Trying to learn another time, another world : Je suis celle que je suis. Ça m'a pris longtemps pour dire ces mots sans nuance, sans tenter de me justifier. Pour simplement accepter cette réalité toute simple. Je ne peux pas changer, pas réellement, et encore moins être celle que les autres voudraient que je sois. Je l'ai toujours su mais j'ai tant entendu que ce que j'étais ne pouvais être que j'ai fini par y croire. J'ai cru que c'était à moi de changer, de m'adapter aux désirs impossible à satisfaire des autres. Je me suis trompée. La seule personne qu'on devrait aimer inconditionnellement c'est soi même, se détruire pour plaire aux autres ne devraient jamais être une option. Être parfait ne devrait jamais être un objectif. Je me suis détruite dans cette objectif, j'ai torturé mon corps et mon esprit pour ça et je ne saurais dire à quel point je le regrette. Les cicatrices que je me suis faite je peux les contempler chaque jour et je ne les souhaite à personne. Ce n'est pas égoïste de se faire passer en premier, c'est ce qui devrais être. Personne ne te sauvera si tu ne le fais pas toi même. Alors aime toi, prends soin de toi mais surtout sois toi-même. Et sois heureux parce qu'on le mérite tous. Sois heureux et hurle le au monde parce que qu'importe à quel point il essayera de nous briser, on est toujours là, toujours en vie, toujours aussi vivant.
BE AND SHINE.
Bonne lecture.
Le Silence
Dix-neuvième chapitre
Pray you catching me
Je passe du coq à l'âne, de l'âne au coq. Je me perds dans mes pensées, dans des rêves illusoires, dans de candides utopies. Je cherche un sens à ce qui n'en as pas, oublie ce qui importe et cours après des échappatoires plus destructrices que ce que je fuis. Je suis pétris de bonne intention et aussi vain que tout ceux dont je me moque.

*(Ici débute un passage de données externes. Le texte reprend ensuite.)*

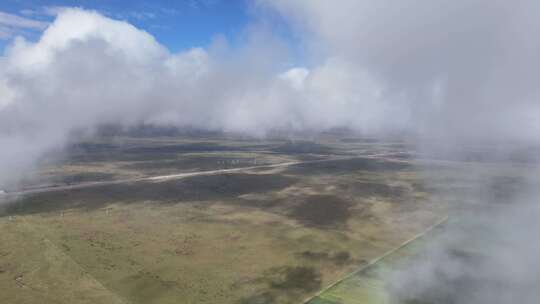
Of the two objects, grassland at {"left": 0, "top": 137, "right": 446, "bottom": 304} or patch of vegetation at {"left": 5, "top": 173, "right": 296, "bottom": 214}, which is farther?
patch of vegetation at {"left": 5, "top": 173, "right": 296, "bottom": 214}

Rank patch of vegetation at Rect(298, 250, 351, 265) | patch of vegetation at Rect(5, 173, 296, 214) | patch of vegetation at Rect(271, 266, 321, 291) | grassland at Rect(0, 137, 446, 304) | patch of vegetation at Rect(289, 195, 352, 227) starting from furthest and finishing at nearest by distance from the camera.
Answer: patch of vegetation at Rect(5, 173, 296, 214) → patch of vegetation at Rect(289, 195, 352, 227) → patch of vegetation at Rect(298, 250, 351, 265) → patch of vegetation at Rect(271, 266, 321, 291) → grassland at Rect(0, 137, 446, 304)

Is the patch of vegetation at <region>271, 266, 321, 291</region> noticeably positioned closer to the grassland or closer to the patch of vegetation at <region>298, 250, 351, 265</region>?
the grassland

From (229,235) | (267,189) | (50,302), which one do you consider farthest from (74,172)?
(50,302)

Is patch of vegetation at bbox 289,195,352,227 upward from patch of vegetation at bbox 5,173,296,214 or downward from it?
downward

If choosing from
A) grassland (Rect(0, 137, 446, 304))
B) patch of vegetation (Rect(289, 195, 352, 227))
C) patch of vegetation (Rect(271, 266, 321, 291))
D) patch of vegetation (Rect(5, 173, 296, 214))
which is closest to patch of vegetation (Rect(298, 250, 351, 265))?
grassland (Rect(0, 137, 446, 304))

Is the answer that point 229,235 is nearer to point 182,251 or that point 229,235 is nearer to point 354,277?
point 182,251

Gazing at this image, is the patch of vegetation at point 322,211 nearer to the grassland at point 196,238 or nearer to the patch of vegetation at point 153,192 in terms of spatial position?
the grassland at point 196,238

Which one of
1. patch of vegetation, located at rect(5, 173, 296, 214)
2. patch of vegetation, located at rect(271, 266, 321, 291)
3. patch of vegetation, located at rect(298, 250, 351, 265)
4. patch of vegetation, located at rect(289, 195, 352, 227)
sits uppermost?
patch of vegetation, located at rect(5, 173, 296, 214)

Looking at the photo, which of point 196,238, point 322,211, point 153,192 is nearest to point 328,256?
point 196,238

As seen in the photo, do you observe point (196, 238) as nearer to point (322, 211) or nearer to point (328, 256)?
point (328, 256)
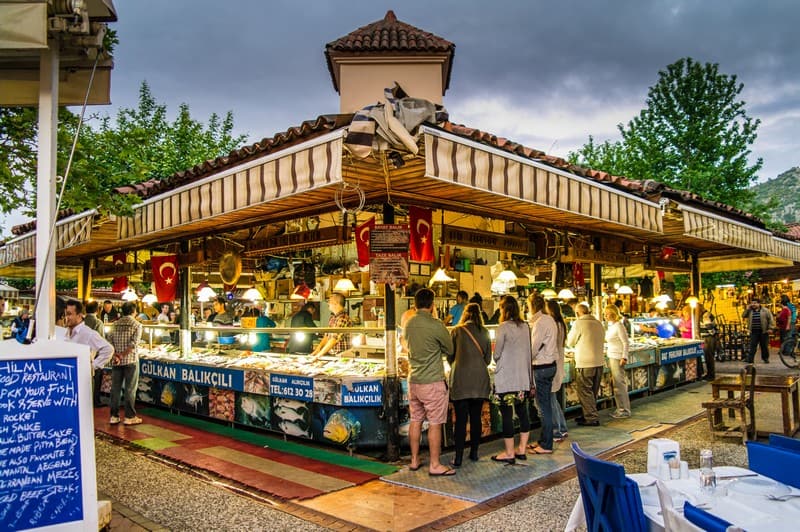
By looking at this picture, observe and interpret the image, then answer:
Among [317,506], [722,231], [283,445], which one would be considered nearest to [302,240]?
[283,445]

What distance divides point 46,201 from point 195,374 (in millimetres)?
6053

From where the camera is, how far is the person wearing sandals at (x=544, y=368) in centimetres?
773

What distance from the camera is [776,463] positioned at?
3834 mm

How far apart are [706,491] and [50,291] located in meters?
4.63

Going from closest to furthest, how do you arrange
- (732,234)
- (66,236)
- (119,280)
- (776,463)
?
(776,463)
(66,236)
(732,234)
(119,280)

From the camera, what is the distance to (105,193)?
254 inches

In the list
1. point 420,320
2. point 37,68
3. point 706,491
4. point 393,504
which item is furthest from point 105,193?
point 706,491

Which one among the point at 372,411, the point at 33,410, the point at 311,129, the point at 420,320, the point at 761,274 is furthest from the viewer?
the point at 761,274

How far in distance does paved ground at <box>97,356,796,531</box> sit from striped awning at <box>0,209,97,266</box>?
386 cm

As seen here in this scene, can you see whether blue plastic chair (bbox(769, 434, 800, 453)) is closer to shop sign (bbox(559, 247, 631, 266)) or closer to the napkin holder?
the napkin holder

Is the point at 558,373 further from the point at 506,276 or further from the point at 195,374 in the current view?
the point at 195,374

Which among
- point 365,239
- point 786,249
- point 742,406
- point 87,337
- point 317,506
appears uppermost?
point 786,249

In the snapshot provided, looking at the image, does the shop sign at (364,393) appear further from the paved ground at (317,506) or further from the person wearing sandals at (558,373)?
the person wearing sandals at (558,373)

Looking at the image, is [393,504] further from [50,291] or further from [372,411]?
[50,291]
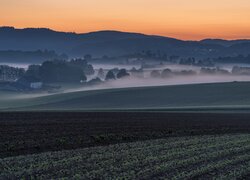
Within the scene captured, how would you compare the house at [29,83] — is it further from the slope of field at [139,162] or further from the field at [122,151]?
the slope of field at [139,162]

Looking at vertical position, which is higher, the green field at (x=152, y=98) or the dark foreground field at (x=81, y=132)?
the dark foreground field at (x=81, y=132)

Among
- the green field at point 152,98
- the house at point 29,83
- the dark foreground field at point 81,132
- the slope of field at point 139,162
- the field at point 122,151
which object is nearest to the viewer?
the slope of field at point 139,162

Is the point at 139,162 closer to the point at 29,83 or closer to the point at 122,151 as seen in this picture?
the point at 122,151

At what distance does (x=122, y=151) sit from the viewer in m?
28.1

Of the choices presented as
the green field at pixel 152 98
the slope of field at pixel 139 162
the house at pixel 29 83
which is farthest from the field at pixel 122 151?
the house at pixel 29 83

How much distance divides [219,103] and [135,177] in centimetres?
7669

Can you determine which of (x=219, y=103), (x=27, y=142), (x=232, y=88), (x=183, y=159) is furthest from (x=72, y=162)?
(x=232, y=88)

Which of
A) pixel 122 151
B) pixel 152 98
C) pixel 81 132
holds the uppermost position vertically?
pixel 122 151

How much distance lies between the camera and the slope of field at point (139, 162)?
2165cm

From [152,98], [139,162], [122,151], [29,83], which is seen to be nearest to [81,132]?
[122,151]

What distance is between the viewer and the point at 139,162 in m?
24.3

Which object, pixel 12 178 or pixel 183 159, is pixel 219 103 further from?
pixel 12 178

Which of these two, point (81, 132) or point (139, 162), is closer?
point (139, 162)

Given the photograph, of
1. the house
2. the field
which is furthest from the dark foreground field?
the house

Je ne suis rien. Rien d'autre qu'un être de plus sur une terre qui en porte déjà trop. J'erre les poches pleins de rêves auxquels je ne crois pas vraiment. D'espoirs dont je sais d'avance qu'ils seront déçus. Je vis parce qu'il le faut bien. Parce que mon sort m'indiffère bien trop pour avoir la volonté de vivre ou de mourir. Je m'en fous, point.
Pas de "mais", pas de nuance, je m'en fous et c'est tout. Je mange, je dors de façon purement mécanique. Je ne suis plus sûr que quoi que ce soit m'atteigne encore. Je me surprends à rire sans raison, à pleurer sans raison, à hurler sans raison. Je ne sais plus pourquoi j'agis comme je le fais et je m'en fous.
Je vis, non ? N'est ce pas, le plus important ? Vivre quoi qu'il arrive. Continuer à avancer sans se préoccuper de ce que le monde mets sur notre chemin. Avancer pas après pas et si la terre se dérobe sous mes pieds au prochain et bien qu'importe. Je n'ai plus la prétention de me croire extraordinaire, je suis un monstre rien de plus. Un poids pour les autres et pour moi-même.
J'ai ouvert la lettre, bien sûr. Il le fallait bien sinon je me serais posé des questions, j'aurais réfléchi, spéculer et il n'y a rien de plus pénible que les conversations de son esprit quand on recherche le silence. Alors je l'ai lu et ce fut pire. Comme si une lettre aurait pu tout régler. Je me trouve bien naïf parfois.
Je l'ai relu, une fois, deux fois, trois fois, un nombre incalculable de fois. Jusqu'à la nausée, jusqu'à la haine, jusqu'à en murmurer des passages dans mon sommeil et en hurler les mots dans mon éveil. Jusqu'à ne plus rien ressentir en la lisant. Jusqu'à m'anesthésier de cette douleur qu'il ne devrait pas être permis de ressentir.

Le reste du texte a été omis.